# What the exercise asks:
Leave out the pictures and copy the remaining records exactly.

━━━━━ Data under study ━━━━━

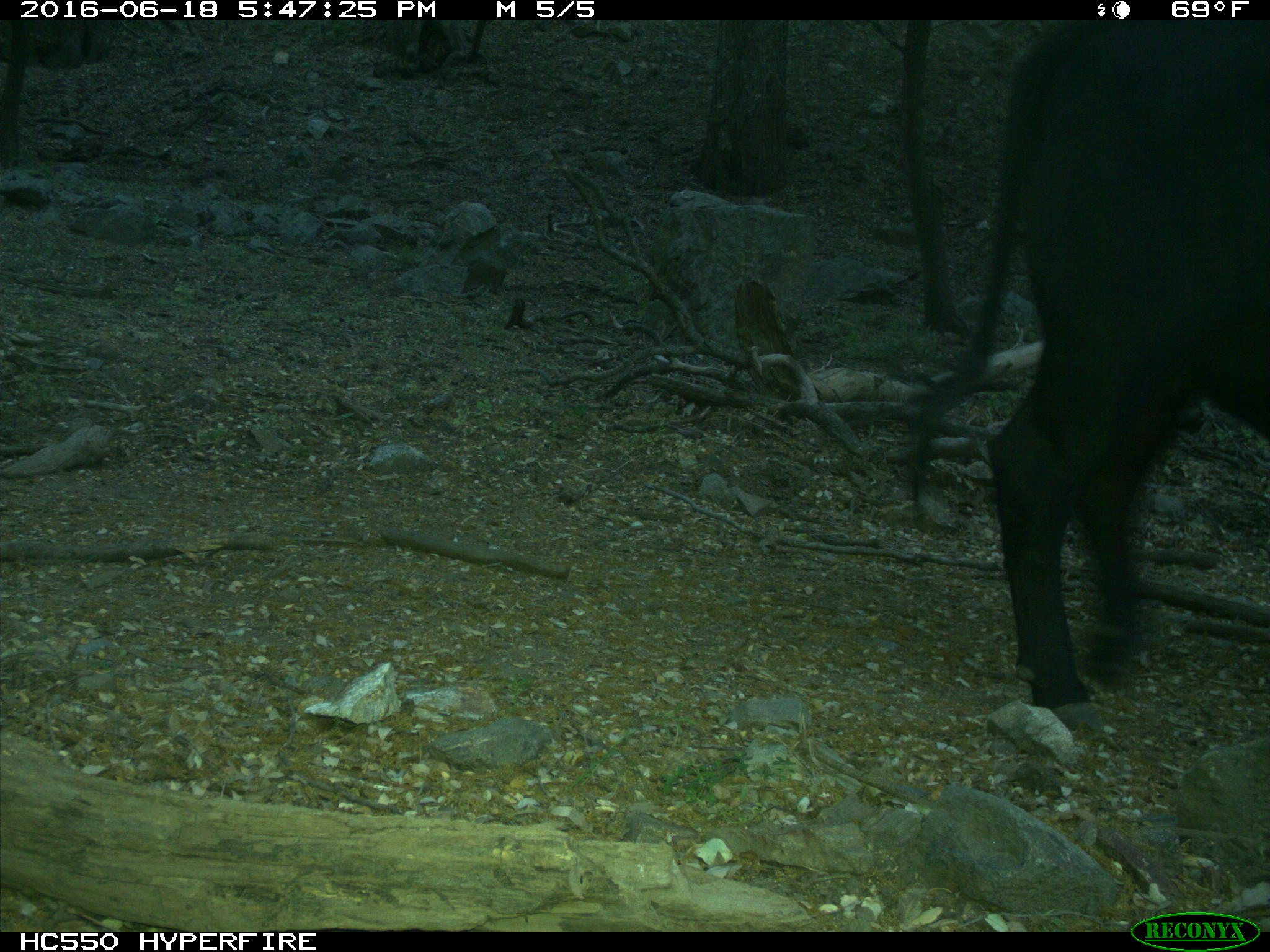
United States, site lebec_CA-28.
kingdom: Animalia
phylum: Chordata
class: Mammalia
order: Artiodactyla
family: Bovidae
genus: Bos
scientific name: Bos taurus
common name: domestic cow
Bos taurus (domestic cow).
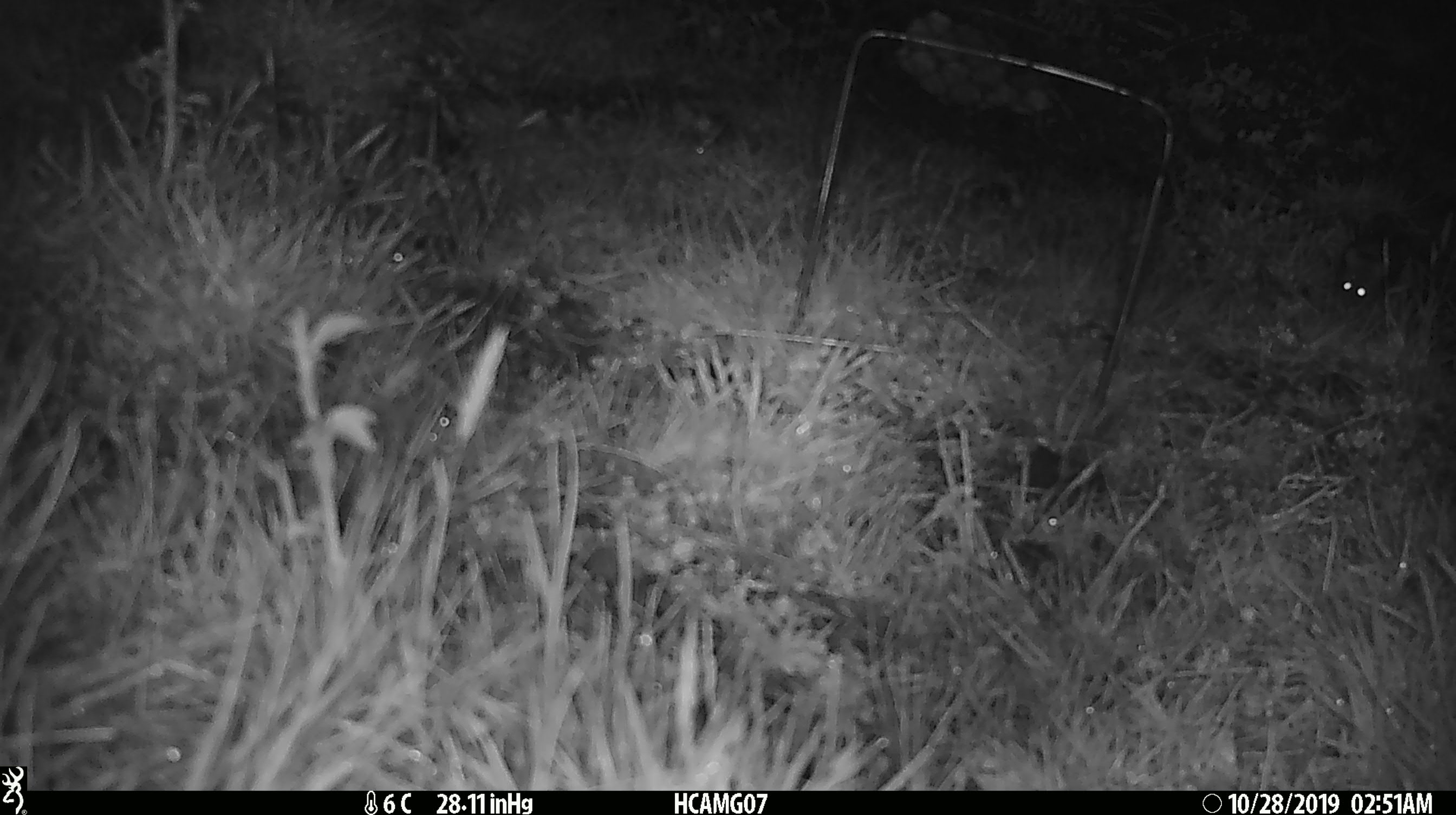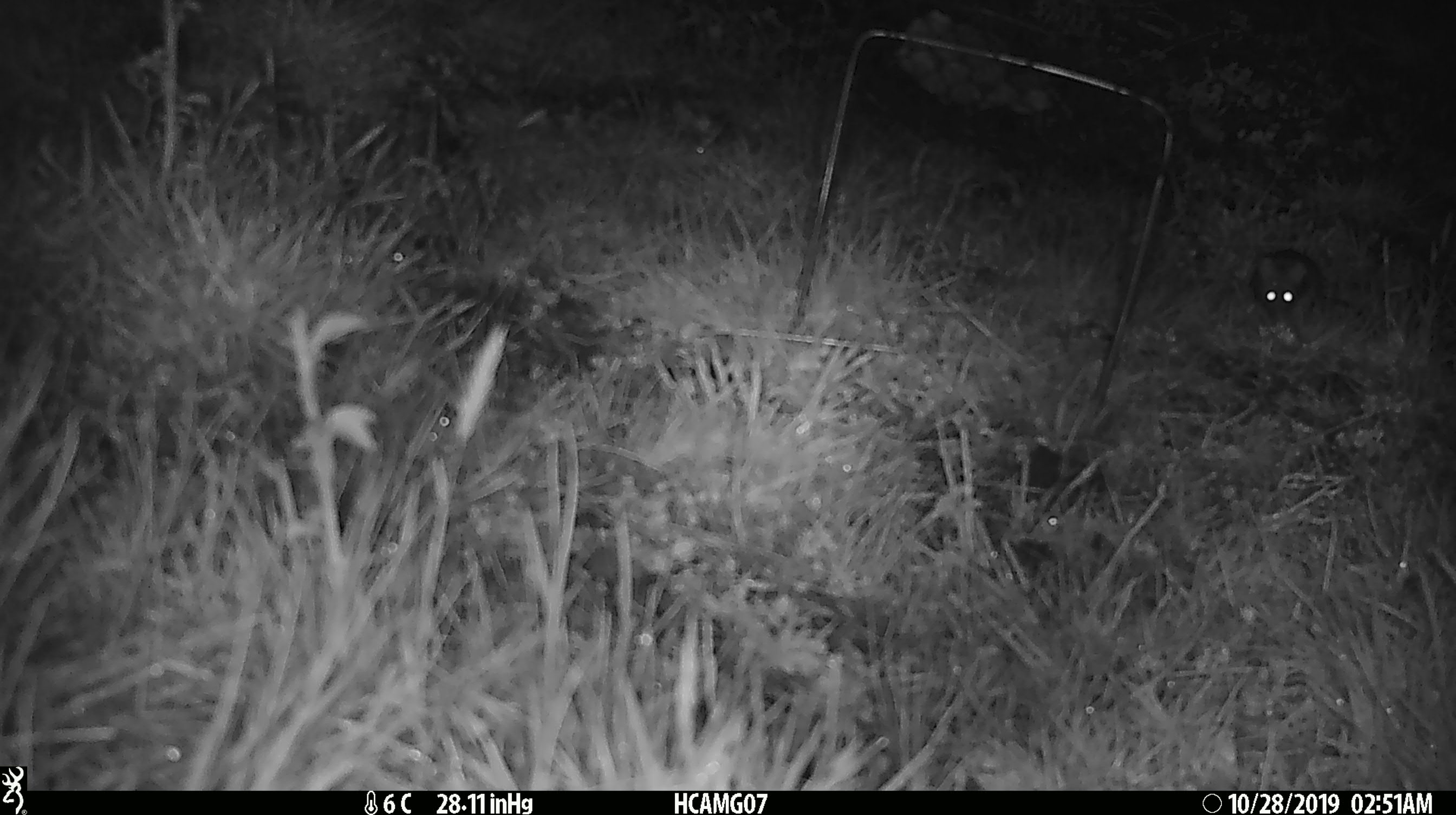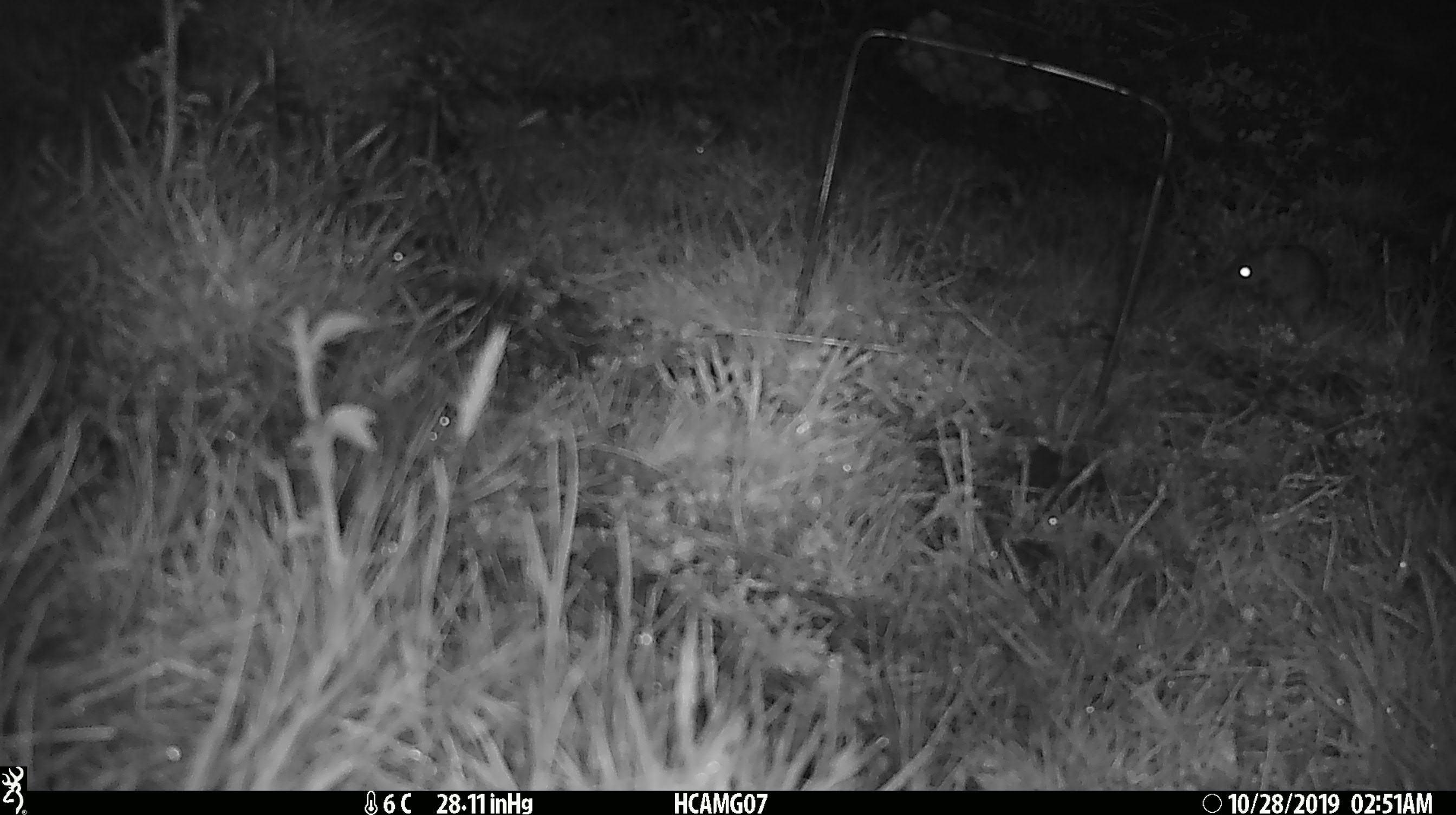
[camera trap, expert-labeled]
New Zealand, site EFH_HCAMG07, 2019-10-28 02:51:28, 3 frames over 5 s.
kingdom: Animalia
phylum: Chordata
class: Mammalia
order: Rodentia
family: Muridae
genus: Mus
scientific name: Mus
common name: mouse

━━━━━

# Response below:
United States, site lebec_CA-28.
kingdom: Animalia
phylum: Chordata
class: Mammalia
order: Artiodactyla
family: Bovidae
genus: Bos
scientific name: Bos taurus
common name: domestic cow
Bos taurus (domestic cow).
[camera trap, expert-labeled]
New Zealand, site EFH_HCAMG07, 2019-10-28 02:51:28, 3 frames over 5 s.
kingdom: Animalia
phylum: Chordata
class: Mammalia
order: Rodentia
family: Muridae
genus: Mus
scientific name: Mus
common name: mouse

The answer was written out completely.